■ **EXERCISE**
Show each line of the records that contains the string "evenodd".

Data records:
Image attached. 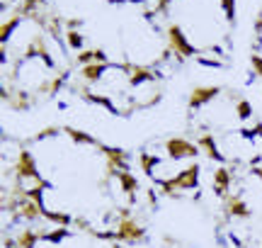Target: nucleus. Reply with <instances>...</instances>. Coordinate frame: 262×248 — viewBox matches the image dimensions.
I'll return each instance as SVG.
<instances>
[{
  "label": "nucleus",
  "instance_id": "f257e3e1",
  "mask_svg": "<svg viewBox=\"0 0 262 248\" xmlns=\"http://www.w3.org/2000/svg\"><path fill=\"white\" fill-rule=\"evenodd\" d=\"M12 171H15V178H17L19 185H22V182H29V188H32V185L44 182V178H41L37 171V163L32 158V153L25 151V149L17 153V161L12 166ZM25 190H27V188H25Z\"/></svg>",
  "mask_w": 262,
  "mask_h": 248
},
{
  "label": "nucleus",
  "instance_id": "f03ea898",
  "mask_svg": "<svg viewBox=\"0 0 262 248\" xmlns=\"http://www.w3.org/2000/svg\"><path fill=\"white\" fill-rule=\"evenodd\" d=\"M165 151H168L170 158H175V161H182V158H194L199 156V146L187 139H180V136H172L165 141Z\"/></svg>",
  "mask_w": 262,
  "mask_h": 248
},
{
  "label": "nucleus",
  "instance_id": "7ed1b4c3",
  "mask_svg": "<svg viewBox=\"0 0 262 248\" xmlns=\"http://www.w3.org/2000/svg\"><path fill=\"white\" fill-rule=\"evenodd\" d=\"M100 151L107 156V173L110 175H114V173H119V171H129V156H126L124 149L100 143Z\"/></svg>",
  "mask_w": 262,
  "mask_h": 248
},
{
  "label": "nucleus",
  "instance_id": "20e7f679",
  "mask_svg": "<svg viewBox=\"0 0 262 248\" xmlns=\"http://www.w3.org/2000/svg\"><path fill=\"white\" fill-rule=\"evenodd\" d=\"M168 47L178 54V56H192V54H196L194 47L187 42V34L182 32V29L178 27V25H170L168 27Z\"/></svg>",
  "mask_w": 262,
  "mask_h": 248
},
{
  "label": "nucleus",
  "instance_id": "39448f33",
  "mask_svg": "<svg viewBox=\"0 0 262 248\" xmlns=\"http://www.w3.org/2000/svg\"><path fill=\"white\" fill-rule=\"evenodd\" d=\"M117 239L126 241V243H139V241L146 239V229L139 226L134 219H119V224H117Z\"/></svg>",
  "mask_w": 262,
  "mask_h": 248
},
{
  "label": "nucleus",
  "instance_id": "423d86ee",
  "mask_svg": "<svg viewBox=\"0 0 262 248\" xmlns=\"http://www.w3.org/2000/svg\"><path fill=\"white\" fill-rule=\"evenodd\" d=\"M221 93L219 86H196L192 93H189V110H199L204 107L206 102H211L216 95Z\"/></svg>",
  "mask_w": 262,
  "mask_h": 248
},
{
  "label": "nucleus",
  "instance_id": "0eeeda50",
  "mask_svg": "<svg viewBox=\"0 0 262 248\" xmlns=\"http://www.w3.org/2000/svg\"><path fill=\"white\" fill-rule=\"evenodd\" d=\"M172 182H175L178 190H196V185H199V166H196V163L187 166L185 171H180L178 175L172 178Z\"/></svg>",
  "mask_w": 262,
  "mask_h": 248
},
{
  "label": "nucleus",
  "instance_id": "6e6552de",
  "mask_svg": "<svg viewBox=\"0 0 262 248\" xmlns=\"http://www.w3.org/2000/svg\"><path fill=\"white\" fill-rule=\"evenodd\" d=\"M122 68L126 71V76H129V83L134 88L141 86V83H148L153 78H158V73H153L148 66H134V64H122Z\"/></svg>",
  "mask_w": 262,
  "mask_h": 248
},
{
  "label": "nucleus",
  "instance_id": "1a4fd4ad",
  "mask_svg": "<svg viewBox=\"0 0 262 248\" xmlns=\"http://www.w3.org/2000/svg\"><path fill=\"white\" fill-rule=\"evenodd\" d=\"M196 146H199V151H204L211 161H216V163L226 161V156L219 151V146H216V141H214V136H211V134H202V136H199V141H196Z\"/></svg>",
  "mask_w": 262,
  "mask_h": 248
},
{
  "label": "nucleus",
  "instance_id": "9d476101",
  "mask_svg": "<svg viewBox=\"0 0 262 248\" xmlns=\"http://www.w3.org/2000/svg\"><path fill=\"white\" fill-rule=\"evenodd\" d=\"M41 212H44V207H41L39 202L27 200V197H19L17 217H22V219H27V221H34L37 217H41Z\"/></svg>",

■ **SOLUTION TO THIS PROBLEM**
  "mask_svg": "<svg viewBox=\"0 0 262 248\" xmlns=\"http://www.w3.org/2000/svg\"><path fill=\"white\" fill-rule=\"evenodd\" d=\"M12 171H15V178H17L19 185H22V182H29V188H32V185L44 182V178H41L37 171V163L32 158V153L25 151V149L17 153V161L12 166ZM25 190H27V188H25Z\"/></svg>",
  "mask_svg": "<svg viewBox=\"0 0 262 248\" xmlns=\"http://www.w3.org/2000/svg\"><path fill=\"white\" fill-rule=\"evenodd\" d=\"M165 151H168L170 158H175V161H182V158H194L199 156V146L187 139H180V136H172L165 141Z\"/></svg>",
  "mask_svg": "<svg viewBox=\"0 0 262 248\" xmlns=\"http://www.w3.org/2000/svg\"><path fill=\"white\" fill-rule=\"evenodd\" d=\"M100 151L107 156V173L110 175H114V173H119V171H129V156H126L124 149L100 143Z\"/></svg>",
  "mask_svg": "<svg viewBox=\"0 0 262 248\" xmlns=\"http://www.w3.org/2000/svg\"><path fill=\"white\" fill-rule=\"evenodd\" d=\"M168 47L178 54V56H192V54H196L194 47L187 42V34L182 32V29L178 27V25H170L168 27Z\"/></svg>",
  "mask_svg": "<svg viewBox=\"0 0 262 248\" xmlns=\"http://www.w3.org/2000/svg\"><path fill=\"white\" fill-rule=\"evenodd\" d=\"M117 239L126 241V243H139V241L146 239V229L139 226L134 219H119V224H117Z\"/></svg>",
  "mask_svg": "<svg viewBox=\"0 0 262 248\" xmlns=\"http://www.w3.org/2000/svg\"><path fill=\"white\" fill-rule=\"evenodd\" d=\"M221 93L219 86H196L192 93H189V110H199L204 107L206 102H211L216 95Z\"/></svg>",
  "mask_svg": "<svg viewBox=\"0 0 262 248\" xmlns=\"http://www.w3.org/2000/svg\"><path fill=\"white\" fill-rule=\"evenodd\" d=\"M172 182H175L178 190H196V185H199V166H196V163L187 166L185 171H180L178 175L172 178Z\"/></svg>",
  "mask_svg": "<svg viewBox=\"0 0 262 248\" xmlns=\"http://www.w3.org/2000/svg\"><path fill=\"white\" fill-rule=\"evenodd\" d=\"M122 68L126 71V76H129V83L134 88L141 86V83H148L153 78H158V73H153L148 66H134V64H122Z\"/></svg>",
  "mask_svg": "<svg viewBox=\"0 0 262 248\" xmlns=\"http://www.w3.org/2000/svg\"><path fill=\"white\" fill-rule=\"evenodd\" d=\"M196 146H199V151H204L211 161H216V163L226 161V156L219 151V146H216V141H214V136H211V134H202V136H199V141H196Z\"/></svg>",
  "mask_svg": "<svg viewBox=\"0 0 262 248\" xmlns=\"http://www.w3.org/2000/svg\"><path fill=\"white\" fill-rule=\"evenodd\" d=\"M41 212H44V207H41L39 202L27 200V197H19L17 217H22V219H27V221H34L37 217H41Z\"/></svg>",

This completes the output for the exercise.